ARTICLE
3 September 2025

Data Privacy Comparative Guide

Yousaf Amanat & Associates

Contributor

Yousaf Amanat & Associates logo
Explore Firm Details
Data Privacy Comparative Guide for the jurisdiction of Pakistan, check out our comparative guides section to compare across multiple countries
Pakistan Privacy
Yousaf Amanat and Sahar Riaz

1 Legal and enforcement framework

1.1 Which legislative and regulatory provisions govern data privacy in your jurisdiction?

There is no dedicated law on data privacy in Pakistan. The Prevention of Electronic Crimes Act (PECA) 2016 and the Electronic Transactions Ordinance 2002 (ETO) primarily deal with cybercrime and the use of electronic signatures, respectively; however, they contain certain provisions which indirectly pertain to data privacy.

1.2 Do any special regimes apply in specific sectors (eg, banking, insurance, telecommunications, healthcare, advertising) or to specific data types (eg, biometric data)?

No special regimes apply to specific sectors or specific data types.

1.3 Do any bilateral and multilateral instruments on data privacy have effect in your jurisdiction?

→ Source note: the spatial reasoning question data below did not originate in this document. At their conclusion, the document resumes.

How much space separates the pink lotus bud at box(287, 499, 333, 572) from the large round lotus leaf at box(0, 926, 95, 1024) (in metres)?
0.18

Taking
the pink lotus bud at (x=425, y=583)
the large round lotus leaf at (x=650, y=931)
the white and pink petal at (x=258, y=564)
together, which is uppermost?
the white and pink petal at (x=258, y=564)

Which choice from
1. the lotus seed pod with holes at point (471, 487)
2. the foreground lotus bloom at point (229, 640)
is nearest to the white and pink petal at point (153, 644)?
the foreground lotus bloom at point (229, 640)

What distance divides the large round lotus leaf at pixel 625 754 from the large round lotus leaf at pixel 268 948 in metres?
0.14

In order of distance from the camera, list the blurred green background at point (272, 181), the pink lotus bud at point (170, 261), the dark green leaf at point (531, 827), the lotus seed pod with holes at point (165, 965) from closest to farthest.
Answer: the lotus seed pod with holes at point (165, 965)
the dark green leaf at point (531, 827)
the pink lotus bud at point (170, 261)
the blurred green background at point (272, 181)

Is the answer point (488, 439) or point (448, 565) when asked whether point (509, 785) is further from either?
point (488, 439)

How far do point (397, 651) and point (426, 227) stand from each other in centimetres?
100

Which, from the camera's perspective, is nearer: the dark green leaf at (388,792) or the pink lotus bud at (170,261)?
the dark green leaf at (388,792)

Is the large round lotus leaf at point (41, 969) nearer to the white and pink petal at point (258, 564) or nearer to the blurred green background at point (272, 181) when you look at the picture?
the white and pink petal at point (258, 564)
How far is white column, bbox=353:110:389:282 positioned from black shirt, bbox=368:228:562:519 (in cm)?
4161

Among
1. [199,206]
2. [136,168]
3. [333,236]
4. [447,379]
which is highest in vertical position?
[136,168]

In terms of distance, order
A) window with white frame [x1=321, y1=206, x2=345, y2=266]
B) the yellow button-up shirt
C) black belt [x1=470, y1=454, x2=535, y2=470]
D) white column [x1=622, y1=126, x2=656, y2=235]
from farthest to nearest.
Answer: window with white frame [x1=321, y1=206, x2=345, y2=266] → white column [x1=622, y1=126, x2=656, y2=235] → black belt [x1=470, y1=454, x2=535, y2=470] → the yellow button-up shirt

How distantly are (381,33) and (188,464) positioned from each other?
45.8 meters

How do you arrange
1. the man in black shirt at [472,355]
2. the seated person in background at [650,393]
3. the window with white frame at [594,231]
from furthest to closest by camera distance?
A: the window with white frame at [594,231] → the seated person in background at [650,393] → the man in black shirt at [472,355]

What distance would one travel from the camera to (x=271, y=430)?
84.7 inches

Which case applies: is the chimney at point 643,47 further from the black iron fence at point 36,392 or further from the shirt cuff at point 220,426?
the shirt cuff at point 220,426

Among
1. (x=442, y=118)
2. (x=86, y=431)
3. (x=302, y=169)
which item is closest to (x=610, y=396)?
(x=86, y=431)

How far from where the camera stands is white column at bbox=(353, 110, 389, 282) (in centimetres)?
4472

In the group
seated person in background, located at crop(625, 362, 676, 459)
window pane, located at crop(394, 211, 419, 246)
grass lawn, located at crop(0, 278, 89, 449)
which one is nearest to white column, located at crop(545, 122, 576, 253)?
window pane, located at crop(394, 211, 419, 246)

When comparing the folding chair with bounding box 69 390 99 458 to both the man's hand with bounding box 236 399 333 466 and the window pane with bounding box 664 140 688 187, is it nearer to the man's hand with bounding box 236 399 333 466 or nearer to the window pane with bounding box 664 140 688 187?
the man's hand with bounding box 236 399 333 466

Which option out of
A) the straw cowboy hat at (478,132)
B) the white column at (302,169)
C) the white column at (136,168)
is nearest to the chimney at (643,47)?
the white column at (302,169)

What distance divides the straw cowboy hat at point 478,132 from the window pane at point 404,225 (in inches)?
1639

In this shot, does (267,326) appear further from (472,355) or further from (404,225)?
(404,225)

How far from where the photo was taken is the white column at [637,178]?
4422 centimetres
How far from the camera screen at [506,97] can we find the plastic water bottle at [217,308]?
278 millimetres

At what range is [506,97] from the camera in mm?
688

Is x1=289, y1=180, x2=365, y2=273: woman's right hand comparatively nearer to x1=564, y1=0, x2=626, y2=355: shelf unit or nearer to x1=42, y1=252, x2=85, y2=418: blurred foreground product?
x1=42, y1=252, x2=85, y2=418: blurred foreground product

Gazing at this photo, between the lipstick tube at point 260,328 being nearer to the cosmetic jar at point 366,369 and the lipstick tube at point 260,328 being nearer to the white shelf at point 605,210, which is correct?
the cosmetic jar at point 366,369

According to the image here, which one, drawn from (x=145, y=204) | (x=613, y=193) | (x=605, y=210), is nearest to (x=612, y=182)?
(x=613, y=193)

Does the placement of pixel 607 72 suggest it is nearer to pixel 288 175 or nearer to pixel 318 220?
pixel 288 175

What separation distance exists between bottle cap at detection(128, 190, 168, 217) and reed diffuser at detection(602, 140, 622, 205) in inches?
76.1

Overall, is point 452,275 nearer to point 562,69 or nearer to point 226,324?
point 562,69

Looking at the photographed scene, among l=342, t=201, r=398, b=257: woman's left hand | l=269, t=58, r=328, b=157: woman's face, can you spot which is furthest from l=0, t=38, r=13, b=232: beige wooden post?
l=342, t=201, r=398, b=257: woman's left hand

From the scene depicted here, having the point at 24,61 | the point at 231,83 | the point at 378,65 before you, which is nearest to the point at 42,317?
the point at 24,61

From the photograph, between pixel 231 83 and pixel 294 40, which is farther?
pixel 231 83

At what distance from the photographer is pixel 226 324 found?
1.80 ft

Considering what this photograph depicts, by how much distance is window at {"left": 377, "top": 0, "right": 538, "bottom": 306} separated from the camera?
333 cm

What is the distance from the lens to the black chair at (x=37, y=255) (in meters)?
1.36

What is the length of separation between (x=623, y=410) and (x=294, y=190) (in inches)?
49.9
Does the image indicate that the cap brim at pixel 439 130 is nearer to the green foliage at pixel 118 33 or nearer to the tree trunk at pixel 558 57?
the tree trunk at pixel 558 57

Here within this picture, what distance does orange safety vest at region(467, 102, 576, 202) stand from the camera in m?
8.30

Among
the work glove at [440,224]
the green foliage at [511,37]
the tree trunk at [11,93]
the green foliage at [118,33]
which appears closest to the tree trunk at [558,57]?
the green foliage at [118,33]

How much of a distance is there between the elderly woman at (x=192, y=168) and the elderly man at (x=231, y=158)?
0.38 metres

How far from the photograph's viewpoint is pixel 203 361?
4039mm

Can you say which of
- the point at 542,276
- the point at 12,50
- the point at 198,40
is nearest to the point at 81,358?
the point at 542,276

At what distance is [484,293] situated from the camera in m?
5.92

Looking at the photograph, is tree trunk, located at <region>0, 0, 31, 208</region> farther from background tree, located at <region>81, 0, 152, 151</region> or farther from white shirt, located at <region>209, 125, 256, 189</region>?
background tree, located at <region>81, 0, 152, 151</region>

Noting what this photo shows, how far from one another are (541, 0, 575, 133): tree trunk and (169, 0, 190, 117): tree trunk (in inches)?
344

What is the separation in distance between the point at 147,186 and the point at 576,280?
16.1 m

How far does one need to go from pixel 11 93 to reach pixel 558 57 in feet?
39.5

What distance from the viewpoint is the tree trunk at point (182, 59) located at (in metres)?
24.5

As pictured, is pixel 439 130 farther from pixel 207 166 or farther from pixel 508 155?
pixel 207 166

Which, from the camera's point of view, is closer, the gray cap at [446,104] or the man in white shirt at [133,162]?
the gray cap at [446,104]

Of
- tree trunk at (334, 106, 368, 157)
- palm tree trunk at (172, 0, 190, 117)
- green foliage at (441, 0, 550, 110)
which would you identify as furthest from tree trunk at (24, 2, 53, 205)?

While the government of Pakistan officially cooperates with governments on data sharing and law enforcement through the Mutual Legal Assistance Act 2020, Pakistan has not formally ratified any international multilateral instrument on data protection and privacy.

1.4 Which bodies are responsible for enforcing the data privacy legislation in your jurisdiction? What powers do they have?

There are no bodies responsible for enforcing data privacy legislation in Pakistan. There are no bodies that regulate data protection and privacy in Pakistan.

1.5 What role do industry standards or best practices play in terms of compliance and regulatory enforcement?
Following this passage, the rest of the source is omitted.